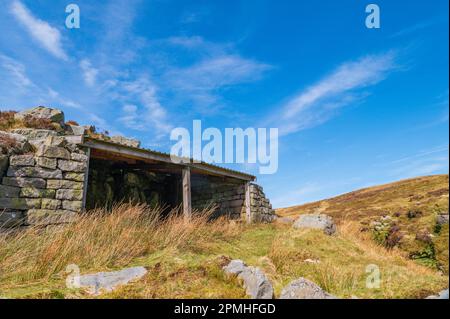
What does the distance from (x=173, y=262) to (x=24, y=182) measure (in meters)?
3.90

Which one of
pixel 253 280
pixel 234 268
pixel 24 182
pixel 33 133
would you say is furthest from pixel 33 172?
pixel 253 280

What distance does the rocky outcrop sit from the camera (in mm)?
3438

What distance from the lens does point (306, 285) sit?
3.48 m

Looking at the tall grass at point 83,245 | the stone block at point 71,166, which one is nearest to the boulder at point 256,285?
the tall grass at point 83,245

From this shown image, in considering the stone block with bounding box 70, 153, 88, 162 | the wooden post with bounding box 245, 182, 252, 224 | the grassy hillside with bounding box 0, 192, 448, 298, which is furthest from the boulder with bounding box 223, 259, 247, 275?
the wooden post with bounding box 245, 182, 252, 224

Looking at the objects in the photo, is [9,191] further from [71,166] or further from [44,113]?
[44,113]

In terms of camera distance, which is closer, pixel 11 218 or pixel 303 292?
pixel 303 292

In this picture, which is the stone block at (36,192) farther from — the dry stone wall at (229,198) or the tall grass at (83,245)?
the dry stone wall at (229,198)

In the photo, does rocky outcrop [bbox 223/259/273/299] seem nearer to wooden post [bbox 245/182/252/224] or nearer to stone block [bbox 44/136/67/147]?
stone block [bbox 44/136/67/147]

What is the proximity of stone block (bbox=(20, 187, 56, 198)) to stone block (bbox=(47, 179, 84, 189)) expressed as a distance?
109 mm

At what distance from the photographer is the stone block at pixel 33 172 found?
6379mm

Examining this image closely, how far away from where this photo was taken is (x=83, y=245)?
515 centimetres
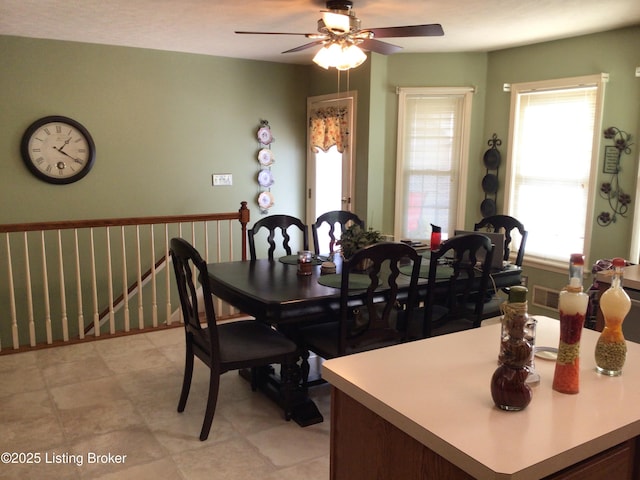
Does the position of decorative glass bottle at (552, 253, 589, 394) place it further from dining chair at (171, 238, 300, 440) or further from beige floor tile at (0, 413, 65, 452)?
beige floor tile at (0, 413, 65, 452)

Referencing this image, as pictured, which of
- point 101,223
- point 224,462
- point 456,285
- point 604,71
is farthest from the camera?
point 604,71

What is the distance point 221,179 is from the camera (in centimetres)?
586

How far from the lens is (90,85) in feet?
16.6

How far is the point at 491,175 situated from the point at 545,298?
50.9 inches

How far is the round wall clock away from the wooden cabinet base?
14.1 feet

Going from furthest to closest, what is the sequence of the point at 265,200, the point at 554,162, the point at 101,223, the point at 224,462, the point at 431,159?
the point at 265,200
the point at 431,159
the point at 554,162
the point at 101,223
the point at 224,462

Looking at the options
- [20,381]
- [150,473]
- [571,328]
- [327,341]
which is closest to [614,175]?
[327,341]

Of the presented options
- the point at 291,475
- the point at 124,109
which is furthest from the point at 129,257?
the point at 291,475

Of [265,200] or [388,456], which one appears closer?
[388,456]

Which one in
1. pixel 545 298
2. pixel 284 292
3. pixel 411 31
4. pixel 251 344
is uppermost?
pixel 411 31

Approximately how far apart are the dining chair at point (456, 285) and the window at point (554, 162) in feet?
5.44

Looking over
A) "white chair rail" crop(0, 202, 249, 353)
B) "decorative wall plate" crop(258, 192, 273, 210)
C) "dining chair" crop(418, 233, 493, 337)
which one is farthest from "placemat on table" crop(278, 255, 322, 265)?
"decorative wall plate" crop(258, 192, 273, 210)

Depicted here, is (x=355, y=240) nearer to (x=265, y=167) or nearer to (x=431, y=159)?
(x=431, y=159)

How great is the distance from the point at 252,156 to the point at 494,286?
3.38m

──────────────────────────────

### Work to do
Return verbatim the lines of the material from the line containing "How great is" through the end of the material, both ends included.

### Answer to the problem
How great is the distance from the point at 252,156 to the point at 494,286?
3.38m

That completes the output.